TASK MATERIAL.
=== Begin Enclosure ===

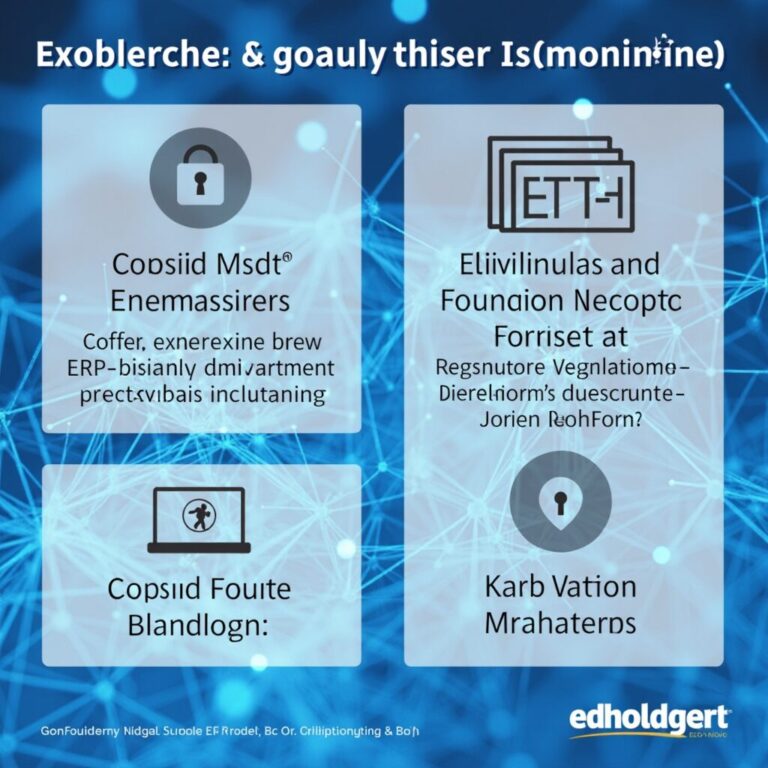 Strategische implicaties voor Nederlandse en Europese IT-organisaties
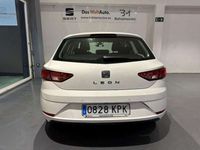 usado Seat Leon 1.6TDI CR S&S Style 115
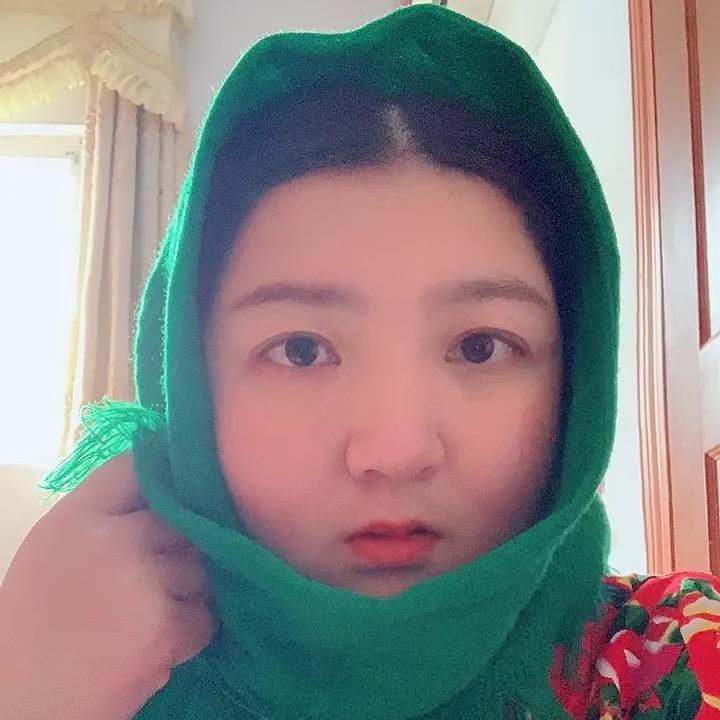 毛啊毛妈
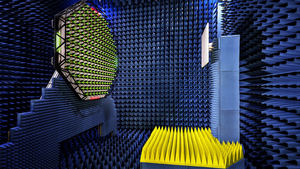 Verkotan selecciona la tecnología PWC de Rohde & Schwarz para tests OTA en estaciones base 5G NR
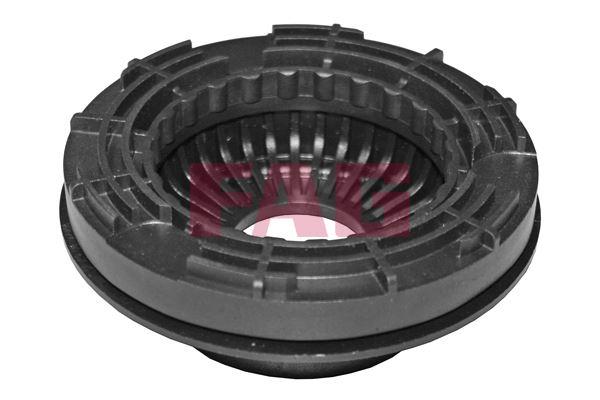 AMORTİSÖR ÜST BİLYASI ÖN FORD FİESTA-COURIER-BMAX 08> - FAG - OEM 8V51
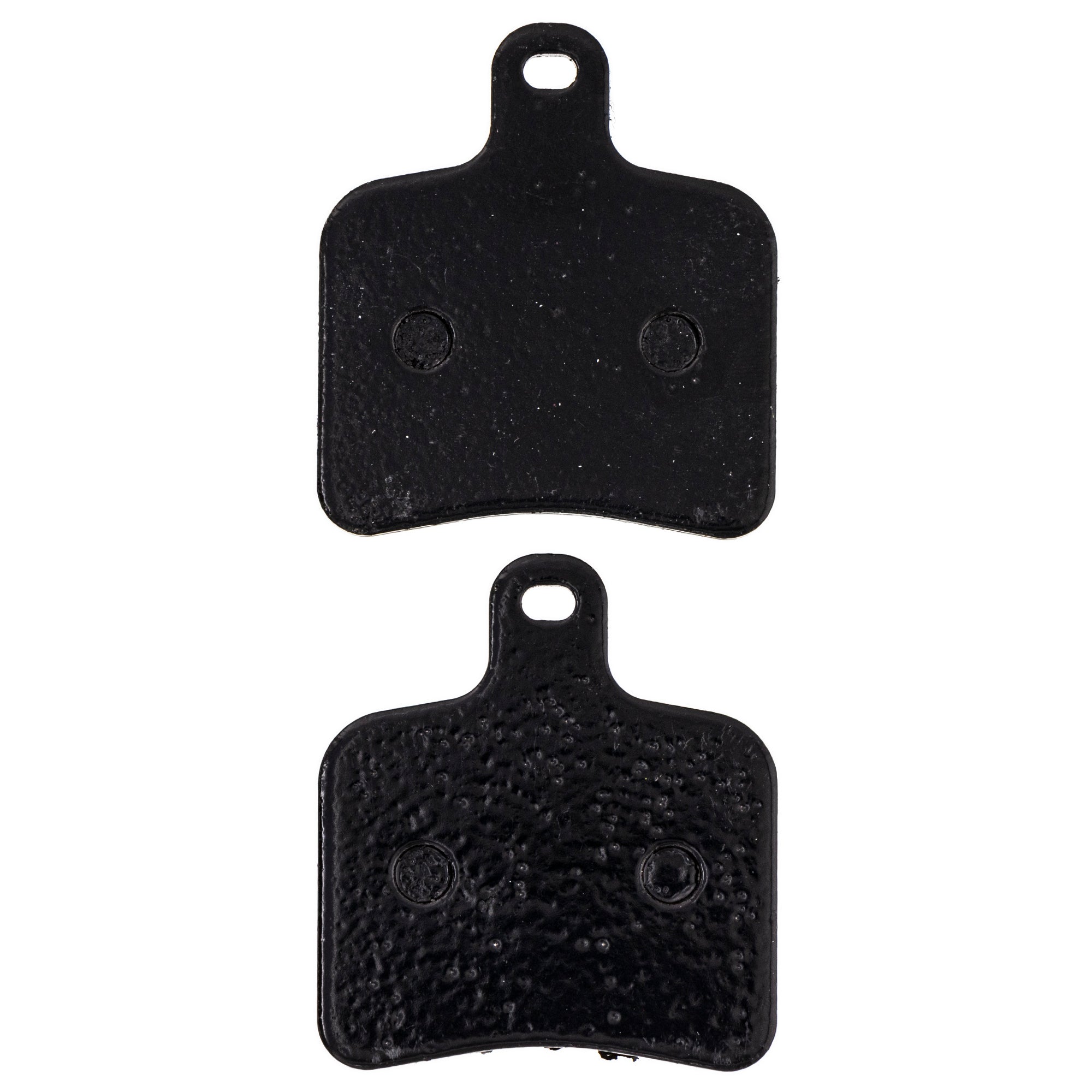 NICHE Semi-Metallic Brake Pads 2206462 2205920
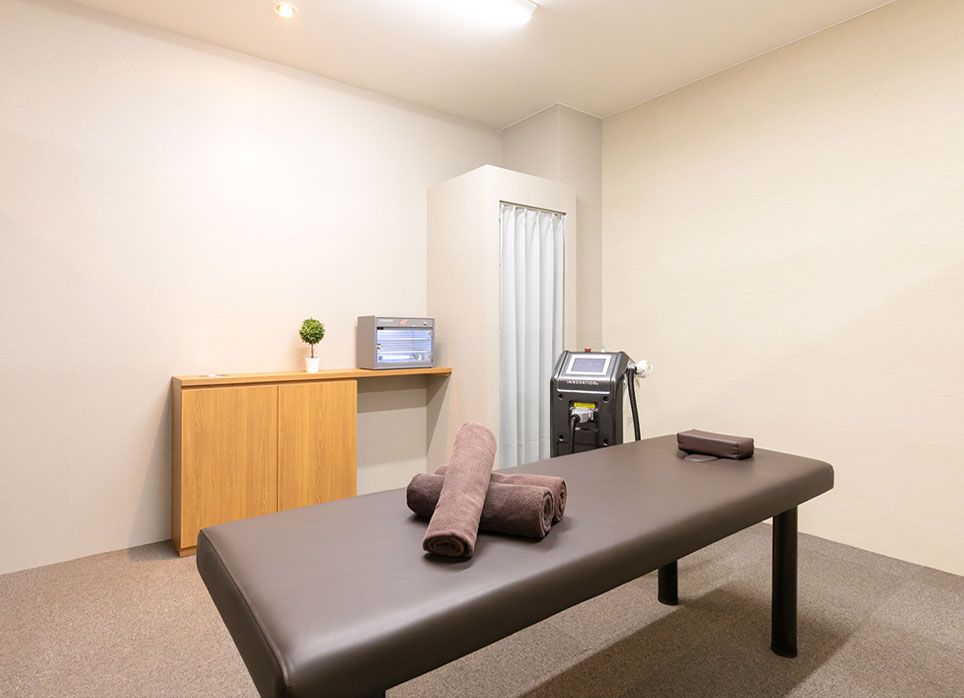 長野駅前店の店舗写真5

=== End Enclosure ===
=== Begin Enclosure ===

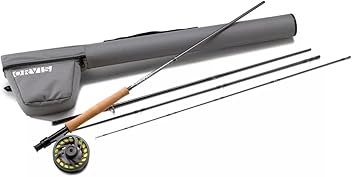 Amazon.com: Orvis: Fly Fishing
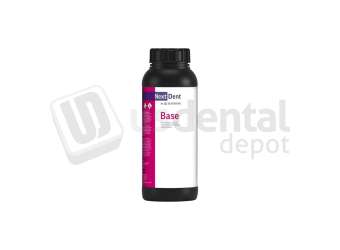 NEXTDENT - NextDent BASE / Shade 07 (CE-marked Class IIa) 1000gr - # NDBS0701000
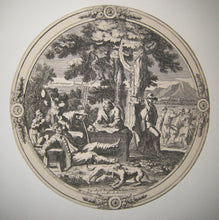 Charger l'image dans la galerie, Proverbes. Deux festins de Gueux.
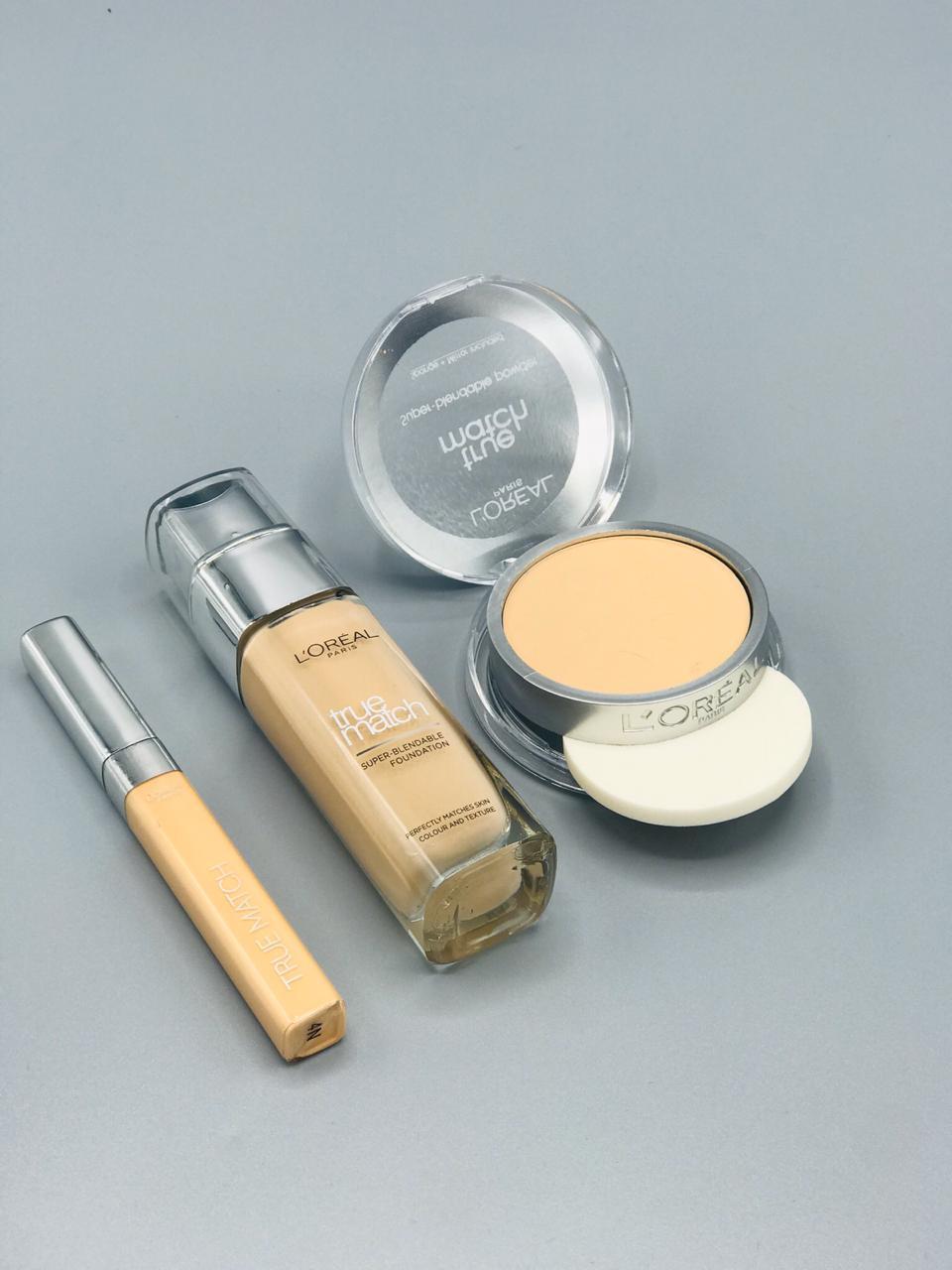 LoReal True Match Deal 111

=== End Enclosure ===
=== Begin Enclosure ===

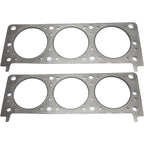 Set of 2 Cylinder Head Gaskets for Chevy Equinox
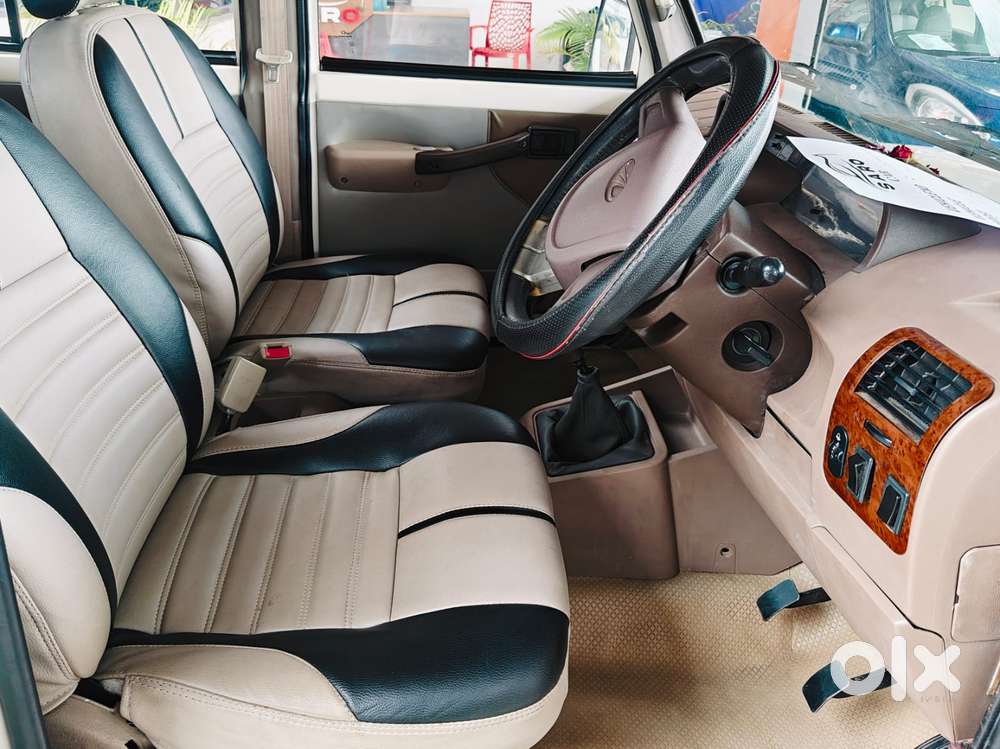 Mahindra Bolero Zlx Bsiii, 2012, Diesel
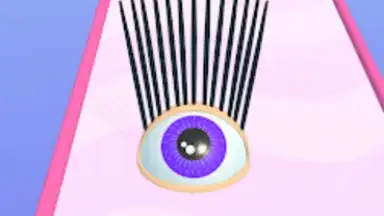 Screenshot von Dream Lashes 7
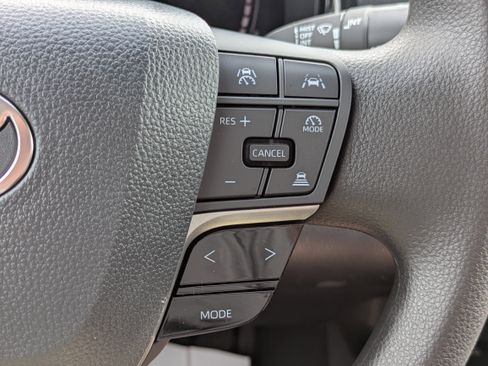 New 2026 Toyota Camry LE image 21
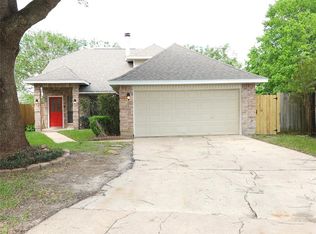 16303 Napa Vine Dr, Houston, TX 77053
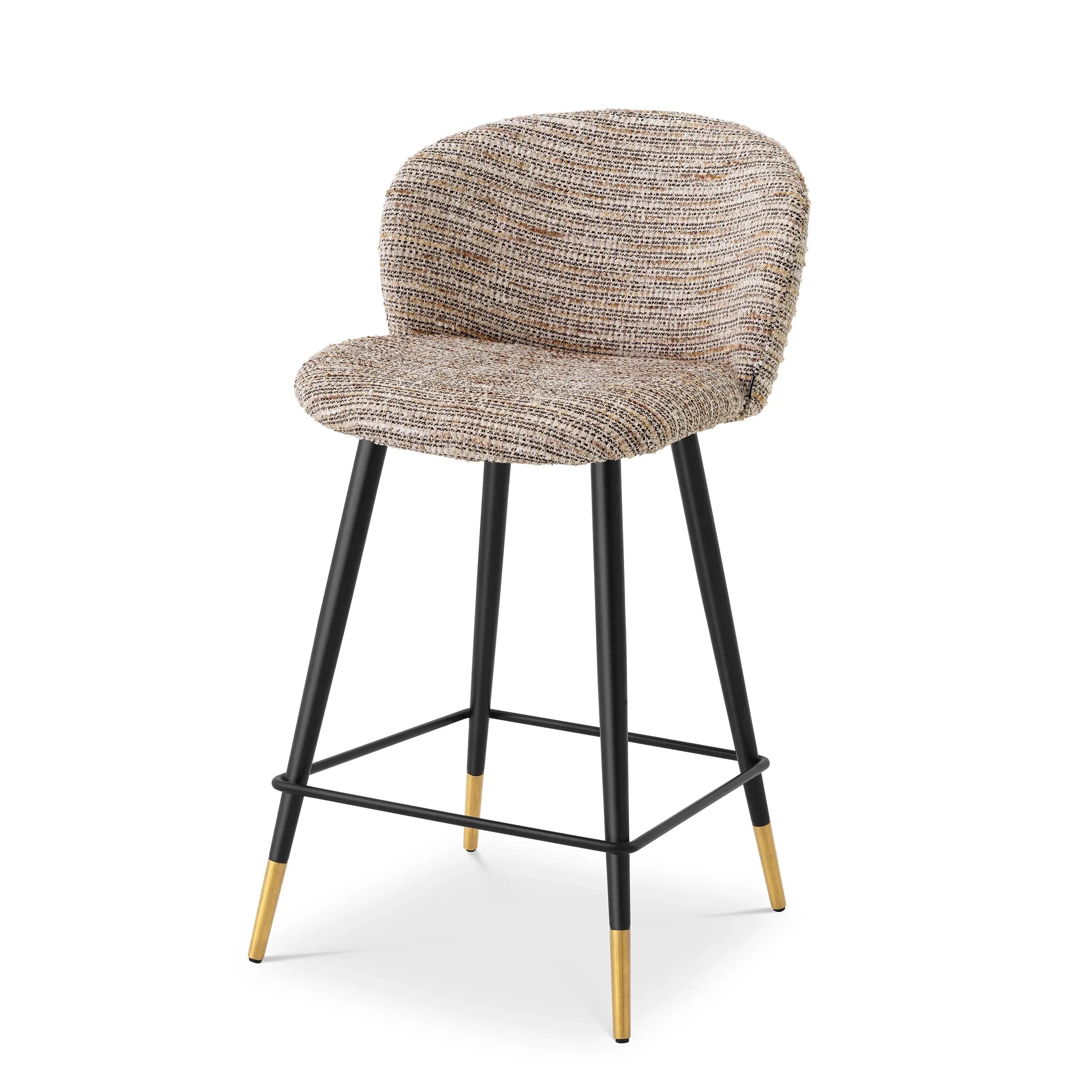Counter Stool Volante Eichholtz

=== End Enclosure ===

TASK DETAILS.
Everything between and including the line above containing "Strategische implicaties voor" and the line containing "長野駅前店の店舗写真5" should be reproduced exactly, with pictures excluded.

OUTPUT OF THE TASK.
 Strategische implicaties voor Nederlandse en Europese IT-organisaties
 usado Seat Leon 1.6TDI CR S&S Style 115
 毛啊毛妈
 Verkotan selecciona la tecnología PWC de Rohde & Schwarz para tests OTA en estaciones base 5G NR
 AMORTİSÖR ÜST BİLYASI ÖN FORD FİESTA-COURIER-BMAX 08> - FAG - OEM 8V51
 NICHE Semi-Metallic Brake Pads 2206462 2205920
 長野駅前店の店舗写真5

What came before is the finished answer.